There are plenty of primitive camping sites(16 total). You must reserve them in advance. Call (843) 498–6478 to reserve. They are 15 dollars a night for sheltered sites, 10 dollars for non sheltered sites. There is no electricity or water/sewage. However, there are two small outhouses located at Site 1 and Site 6. There is plenty of acreage at each site to set up multiple tents. Keep fires contained in the provided fire pits. Do not create fires outside of the pits as there are only Pine Trees and straw on the ground which can ignite quickly. There is also plenty of room for to throw football or baseball, play frisbee golf, cornhole, or create a game and play i.e. such as botchi-golf.

== Hiking ==
There are a few marked hiking trails. The woods are open with little underbrush and sand makes for very easy primitive hikes around the mountain. The base of the mountain, can be accessed via a parking lot behind camp site number 6. Directly across from the main "mountain", there is another peak "Little Sugarloaf."

Nature Trail Details
| Length: 1.7 miles to about 2.1 |
|---|
| Type: Loop |
| Surface: Natural, Sand |
| Difficulty: Moderate |

Temperatures
| Seasons and best times to go |
|---|
| Summer Avg: 92° / 69° |
| Fall Avg: 85° / 63° |
| Winter Avg: 59° / 33° |
| Spring: 76° / 49° |

== Horses ==
"Trails of red clay and patches of white sand through an assorted forest of new and old growth dogwoods, pine, and hardwoods. During your ride you may encounter deer, fox squirrels, turkey, and red cockaded woodpeckers.

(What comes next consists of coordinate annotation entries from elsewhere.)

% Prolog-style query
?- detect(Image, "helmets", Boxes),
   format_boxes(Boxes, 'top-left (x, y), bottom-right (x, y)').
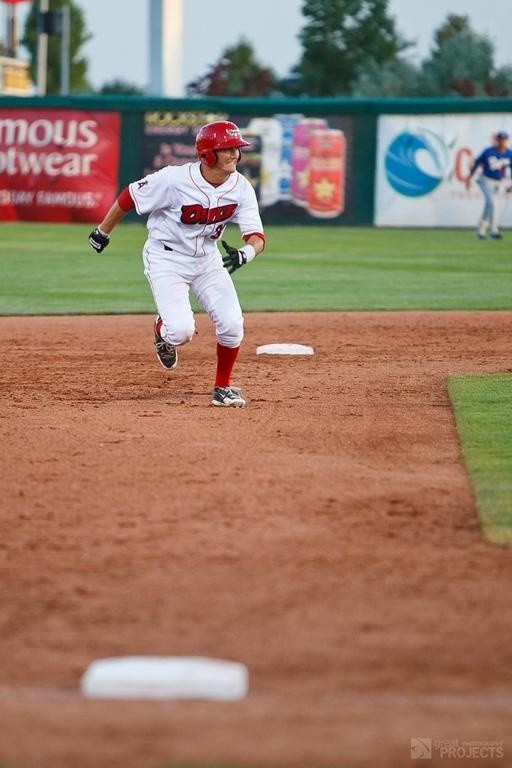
top-left (195, 120), bottom-right (251, 169)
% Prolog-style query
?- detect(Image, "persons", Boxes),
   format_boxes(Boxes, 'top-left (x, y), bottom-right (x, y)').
top-left (462, 128), bottom-right (512, 240)
top-left (86, 117), bottom-right (268, 407)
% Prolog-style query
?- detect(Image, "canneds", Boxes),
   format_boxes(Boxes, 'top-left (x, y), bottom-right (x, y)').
top-left (238, 114), bottom-right (347, 219)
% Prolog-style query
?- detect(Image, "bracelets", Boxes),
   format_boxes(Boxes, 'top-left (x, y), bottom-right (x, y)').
top-left (238, 243), bottom-right (256, 264)
top-left (96, 223), bottom-right (112, 239)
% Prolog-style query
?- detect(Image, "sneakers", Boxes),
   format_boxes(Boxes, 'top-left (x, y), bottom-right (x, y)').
top-left (475, 231), bottom-right (502, 240)
top-left (212, 384), bottom-right (246, 408)
top-left (154, 315), bottom-right (178, 371)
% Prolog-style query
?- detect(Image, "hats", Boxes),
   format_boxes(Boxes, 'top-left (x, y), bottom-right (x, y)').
top-left (495, 131), bottom-right (509, 141)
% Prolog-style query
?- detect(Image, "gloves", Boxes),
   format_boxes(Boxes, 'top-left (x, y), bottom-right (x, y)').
top-left (220, 241), bottom-right (256, 275)
top-left (87, 228), bottom-right (111, 255)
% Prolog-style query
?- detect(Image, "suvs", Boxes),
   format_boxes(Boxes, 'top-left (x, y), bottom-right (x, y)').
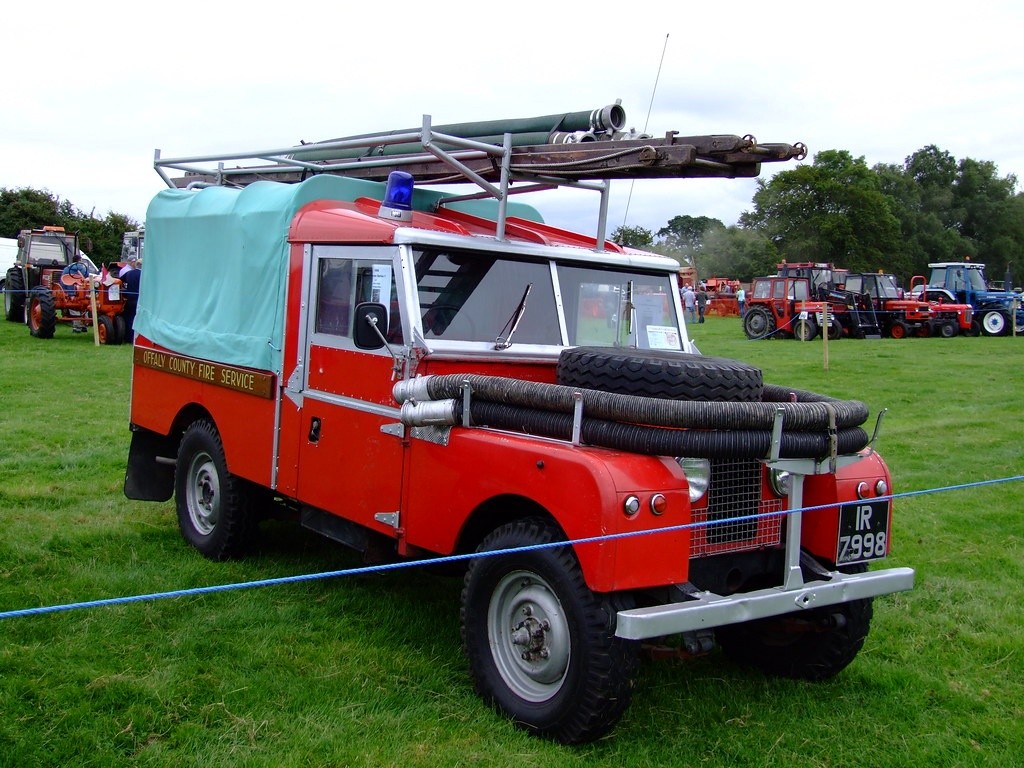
top-left (125, 100), bottom-right (914, 746)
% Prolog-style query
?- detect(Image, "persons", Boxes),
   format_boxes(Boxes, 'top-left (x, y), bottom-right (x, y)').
top-left (695, 286), bottom-right (709, 324)
top-left (683, 286), bottom-right (697, 325)
top-left (721, 283), bottom-right (731, 295)
top-left (680, 281), bottom-right (689, 297)
top-left (116, 255), bottom-right (137, 289)
top-left (118, 258), bottom-right (142, 343)
top-left (60, 254), bottom-right (90, 334)
top-left (735, 287), bottom-right (746, 318)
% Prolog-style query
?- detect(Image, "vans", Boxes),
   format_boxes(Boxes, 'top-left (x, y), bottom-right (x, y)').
top-left (0, 237), bottom-right (99, 294)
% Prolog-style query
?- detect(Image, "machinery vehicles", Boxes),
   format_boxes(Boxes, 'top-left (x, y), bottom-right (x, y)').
top-left (740, 276), bottom-right (843, 341)
top-left (777, 259), bottom-right (883, 340)
top-left (5, 227), bottom-right (82, 322)
top-left (25, 262), bottom-right (129, 346)
top-left (843, 273), bottom-right (933, 339)
top-left (927, 263), bottom-right (1024, 337)
top-left (903, 288), bottom-right (981, 339)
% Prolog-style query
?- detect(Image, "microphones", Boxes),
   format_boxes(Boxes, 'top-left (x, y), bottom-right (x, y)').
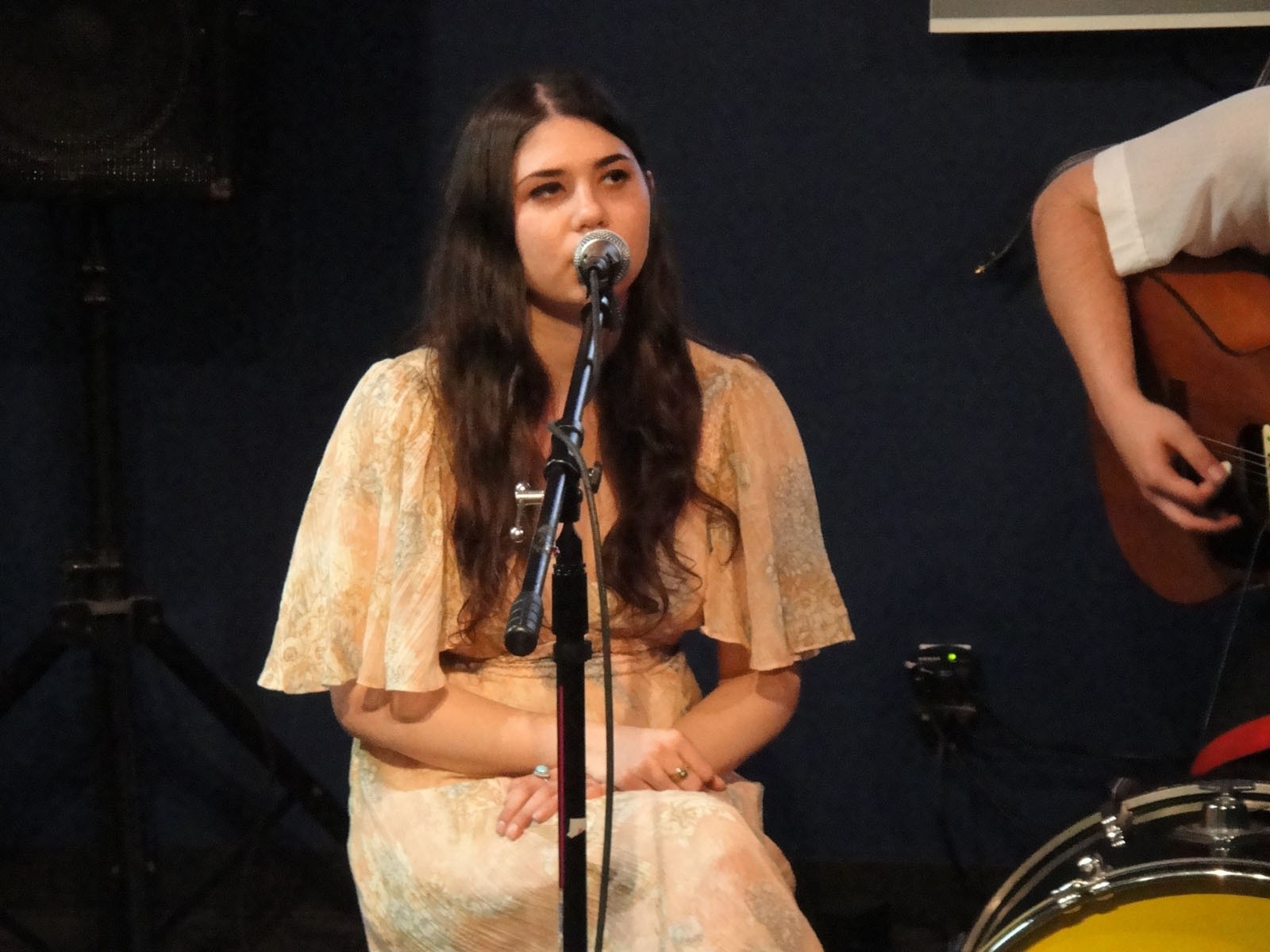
top-left (572, 227), bottom-right (631, 289)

The Pine Barrens Wagon Trail is in service (though not used often). This trail is unique in that it was devoted to horse drawn wagons and buggies. Occasional creeks along the trails provide water for your horse, but even though there are facilities at the trailheads, due to the length of these trails, you might want to carry water for yourself."

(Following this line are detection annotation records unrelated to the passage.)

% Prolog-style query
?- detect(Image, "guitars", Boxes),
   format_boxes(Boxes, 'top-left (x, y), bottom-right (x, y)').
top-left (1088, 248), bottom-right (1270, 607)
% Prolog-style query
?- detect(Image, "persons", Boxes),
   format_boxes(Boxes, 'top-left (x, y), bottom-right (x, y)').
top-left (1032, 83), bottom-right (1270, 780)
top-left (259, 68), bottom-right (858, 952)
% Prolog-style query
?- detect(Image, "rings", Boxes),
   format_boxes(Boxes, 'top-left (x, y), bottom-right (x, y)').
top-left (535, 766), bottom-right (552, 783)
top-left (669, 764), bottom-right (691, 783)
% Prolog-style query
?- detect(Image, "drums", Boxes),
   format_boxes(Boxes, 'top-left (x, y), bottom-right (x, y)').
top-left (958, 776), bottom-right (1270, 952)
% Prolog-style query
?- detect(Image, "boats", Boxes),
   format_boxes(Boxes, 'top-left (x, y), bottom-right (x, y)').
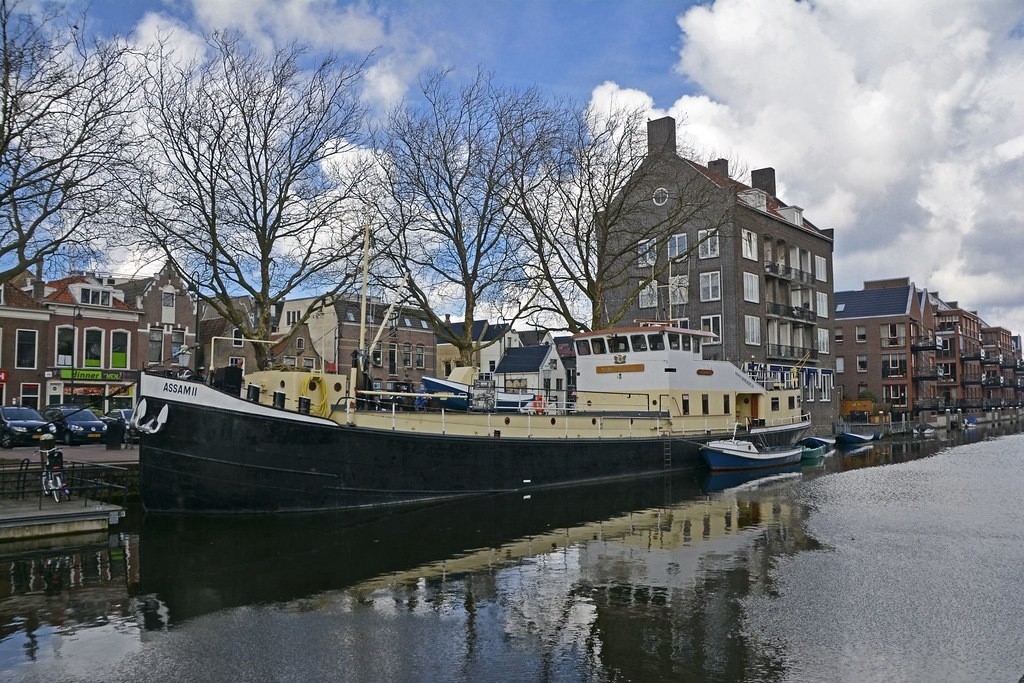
top-left (422, 376), bottom-right (536, 412)
top-left (912, 424), bottom-right (935, 434)
top-left (801, 445), bottom-right (826, 459)
top-left (801, 436), bottom-right (837, 448)
top-left (699, 439), bottom-right (802, 470)
top-left (137, 320), bottom-right (813, 511)
top-left (962, 416), bottom-right (977, 427)
top-left (843, 432), bottom-right (874, 442)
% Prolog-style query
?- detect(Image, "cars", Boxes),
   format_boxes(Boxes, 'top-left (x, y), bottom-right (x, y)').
top-left (100, 408), bottom-right (135, 444)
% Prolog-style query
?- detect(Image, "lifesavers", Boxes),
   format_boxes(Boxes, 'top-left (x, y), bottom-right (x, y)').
top-left (534, 398), bottom-right (546, 412)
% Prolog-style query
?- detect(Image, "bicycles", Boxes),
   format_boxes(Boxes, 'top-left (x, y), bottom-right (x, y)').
top-left (33, 448), bottom-right (70, 503)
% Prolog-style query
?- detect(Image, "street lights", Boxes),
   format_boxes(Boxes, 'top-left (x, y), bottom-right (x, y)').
top-left (188, 271), bottom-right (200, 377)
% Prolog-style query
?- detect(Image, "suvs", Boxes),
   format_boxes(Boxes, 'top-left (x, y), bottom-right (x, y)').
top-left (0, 406), bottom-right (56, 448)
top-left (38, 404), bottom-right (109, 445)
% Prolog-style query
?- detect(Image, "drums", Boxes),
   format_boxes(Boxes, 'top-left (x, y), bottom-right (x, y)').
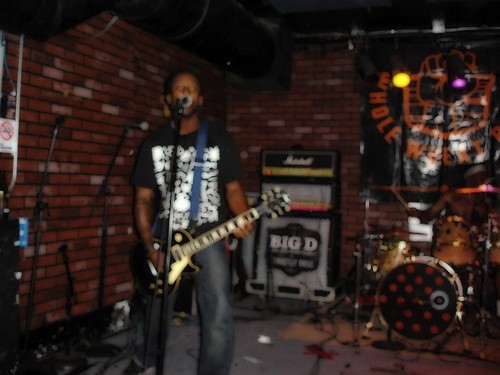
top-left (372, 254), bottom-right (464, 344)
top-left (367, 239), bottom-right (420, 278)
top-left (431, 216), bottom-right (480, 268)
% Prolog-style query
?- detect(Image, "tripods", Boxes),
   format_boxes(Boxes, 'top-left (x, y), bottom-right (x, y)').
top-left (434, 193), bottom-right (500, 356)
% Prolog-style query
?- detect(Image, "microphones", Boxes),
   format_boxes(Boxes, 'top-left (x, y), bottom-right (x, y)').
top-left (122, 121), bottom-right (149, 131)
top-left (180, 96), bottom-right (192, 108)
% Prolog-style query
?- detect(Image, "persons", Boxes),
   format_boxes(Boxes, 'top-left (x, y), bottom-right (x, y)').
top-left (409, 159), bottom-right (500, 325)
top-left (128, 64), bottom-right (254, 375)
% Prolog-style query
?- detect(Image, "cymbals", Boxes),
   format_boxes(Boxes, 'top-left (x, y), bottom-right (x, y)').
top-left (456, 184), bottom-right (500, 194)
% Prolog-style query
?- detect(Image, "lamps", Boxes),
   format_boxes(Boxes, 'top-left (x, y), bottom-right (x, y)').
top-left (355, 53), bottom-right (382, 88)
top-left (390, 54), bottom-right (410, 88)
top-left (445, 54), bottom-right (469, 90)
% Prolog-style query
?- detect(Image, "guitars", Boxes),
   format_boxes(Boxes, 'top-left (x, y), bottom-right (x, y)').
top-left (128, 186), bottom-right (292, 298)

Horses do not have to be shod. During warm months, insect repellent is also recommended as there can be mosquitoes and other pesky bugs.

== Fishing ==
Nearby, there is a large pond, (no swimming), that contains fish such as bream, redbreast, and crappie. An occasional small catfish may be caught. No outboards are allowed, but canoes and kayaks are welcome.